The skin sensitisation of the test item was assessed in a KerationSens Assay with procedure based on the OECD TG 442D guidance, in two independent experiments in triplicate. The test item was suspended in the vehicle solvent dimethyl sulfoxide (DMSO) prior to dilution with test media and the experiment was performed at final test concentrations of 500, 250, 125, 63, 31, 16, 7.8, 3.9, 2.0, 0.98, 0.49 and 0.24 µM (final concentration DMSO of 1%).  In the first experiment precipitation was observed at the start of the incubation period at concentrations of 31 µM and upwards and at the end of the incubation period at concentrations of 125 µM and upwards. In the second experiment precipitation was observed at the start and end of the incubation period at concentrations of 125 µM and upwards. Alongside the test item a solvent (negative control) of DMSO and positive control of Ethylene dimethacrylate glycol (EDMG), for which a 2-fold dilution series ranging from 0.78 to 25 mM were prepared in DMSO and diluted, so that the final concentration of the positive control ranges from 7.8 to 250 µM (final concentration DMSO of 1%).

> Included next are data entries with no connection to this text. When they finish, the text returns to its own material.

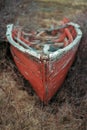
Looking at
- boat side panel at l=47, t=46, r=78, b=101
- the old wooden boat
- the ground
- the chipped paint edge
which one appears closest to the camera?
the chipped paint edge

The test item showed toxicity in a KeratinoSens assay (IC30 values and IC50 values of < 0.24 µM in both experiments).  No biologically relevant induction of the luciferase activity (no EC1.5 value) was measured at any of the test concentrations in both experiments.  The maximum luciferase activity induction (Imax) was 1.11-fold and 1.12-fold in experiment 1 and 2 respectively.  The test item is classified as inconclusive in the KeratinoSensTM assay since negative results (<1.5-fold induction) were observed at test concentrations < 1000 µM.